Exercise brief:
Copy the part of the text below about Reliance's move into solar energy that opens with the words containing "Reliance had become" and closes with "future — solar.".

Document segment:

══════════════════════════════

Reliance had become one of India’s largest conglomerates through its interests in petrochemicals and oil. It is now rapidly taking steps towards moving towards what could be the energy source of the future — solar.
Reliance yesterday announced that it had acquired two companies in the solar energy space. Reliance said that it had acquired the Norway-headquartered REC Solar Holdings from China’s National Bluestar Group at an enterprise value of $771 million (Rs. 5,500 crore). Reliance also announced it had acquired a 40% stake in Sterling & Wilson Solar Ltd, a Shapoorji Pallonji group company, for about Rs. 2,845 crore. The stock markets appeared to respond positively to Reliance moves, with its stock touching a 52-week high of Rs. 2724 in trade today.
Reliance’s rapid forays into the solar power space had been first indicated at the company’s AGM in June this year. Reliance had said that it would build four giga factories to manufacture and integrate all critical components of a new energy ecosystem. “The factories will make solar photovoltaic modules, electrolysers and fuel cells for energy storage batteries. Reliance will thus create and offer a fully integrated, end-to-end renewables energy ecosystem,” Reliance Chairman Mukesh Ambani had said. Reliance had said it would invest a staggering Rs. 60,000 crore over 3 years into these initiatives.

══════════════════════════════

Items from a data source:
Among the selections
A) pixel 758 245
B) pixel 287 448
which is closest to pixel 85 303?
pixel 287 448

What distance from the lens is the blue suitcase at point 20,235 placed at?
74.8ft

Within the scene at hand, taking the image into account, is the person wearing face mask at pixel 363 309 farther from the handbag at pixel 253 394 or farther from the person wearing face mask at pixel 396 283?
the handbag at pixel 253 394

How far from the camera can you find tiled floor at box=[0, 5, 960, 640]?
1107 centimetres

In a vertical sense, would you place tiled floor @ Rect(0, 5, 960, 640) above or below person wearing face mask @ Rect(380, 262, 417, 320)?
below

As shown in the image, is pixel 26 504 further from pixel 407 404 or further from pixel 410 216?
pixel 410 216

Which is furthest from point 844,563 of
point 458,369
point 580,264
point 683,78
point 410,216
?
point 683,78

══════════════════════════════

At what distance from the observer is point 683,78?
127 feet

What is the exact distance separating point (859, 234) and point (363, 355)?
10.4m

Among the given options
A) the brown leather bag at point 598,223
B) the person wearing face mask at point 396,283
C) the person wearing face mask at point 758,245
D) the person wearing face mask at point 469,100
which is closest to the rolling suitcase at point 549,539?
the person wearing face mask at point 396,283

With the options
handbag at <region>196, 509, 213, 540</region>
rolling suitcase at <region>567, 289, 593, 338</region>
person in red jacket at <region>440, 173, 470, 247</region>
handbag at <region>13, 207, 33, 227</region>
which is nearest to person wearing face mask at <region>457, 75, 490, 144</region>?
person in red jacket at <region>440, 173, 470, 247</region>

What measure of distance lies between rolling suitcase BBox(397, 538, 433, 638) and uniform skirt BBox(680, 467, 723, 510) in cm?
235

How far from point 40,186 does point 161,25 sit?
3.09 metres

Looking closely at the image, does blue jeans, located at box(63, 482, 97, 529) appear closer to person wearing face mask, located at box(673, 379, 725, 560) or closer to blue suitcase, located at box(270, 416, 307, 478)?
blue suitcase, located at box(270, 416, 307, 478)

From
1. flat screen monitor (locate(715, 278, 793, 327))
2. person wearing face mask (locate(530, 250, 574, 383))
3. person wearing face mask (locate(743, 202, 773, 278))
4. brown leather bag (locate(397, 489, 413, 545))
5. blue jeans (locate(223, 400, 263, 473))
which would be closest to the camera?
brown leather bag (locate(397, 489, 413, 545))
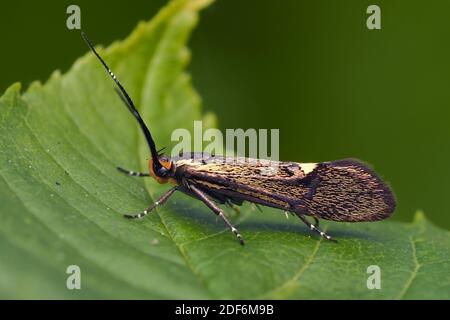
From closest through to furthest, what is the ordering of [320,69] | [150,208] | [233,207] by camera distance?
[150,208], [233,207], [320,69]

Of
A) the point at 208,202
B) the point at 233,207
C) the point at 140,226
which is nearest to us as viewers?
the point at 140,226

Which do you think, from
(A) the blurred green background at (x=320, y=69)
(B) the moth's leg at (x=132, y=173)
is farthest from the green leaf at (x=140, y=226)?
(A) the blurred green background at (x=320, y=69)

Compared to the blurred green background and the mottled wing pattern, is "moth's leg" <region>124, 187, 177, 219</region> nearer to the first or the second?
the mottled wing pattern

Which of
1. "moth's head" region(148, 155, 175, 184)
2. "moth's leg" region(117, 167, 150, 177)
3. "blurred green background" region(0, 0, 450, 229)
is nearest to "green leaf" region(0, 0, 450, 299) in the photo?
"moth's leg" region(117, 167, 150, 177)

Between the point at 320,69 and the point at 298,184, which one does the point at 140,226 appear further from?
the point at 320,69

══════════════════════════════

Written response:
Reliance had become one of India’s largest conglomerates through its interests in petrochemicals and oil. It is now rapidly taking steps towards moving towards what could be the energy source of the future — solar.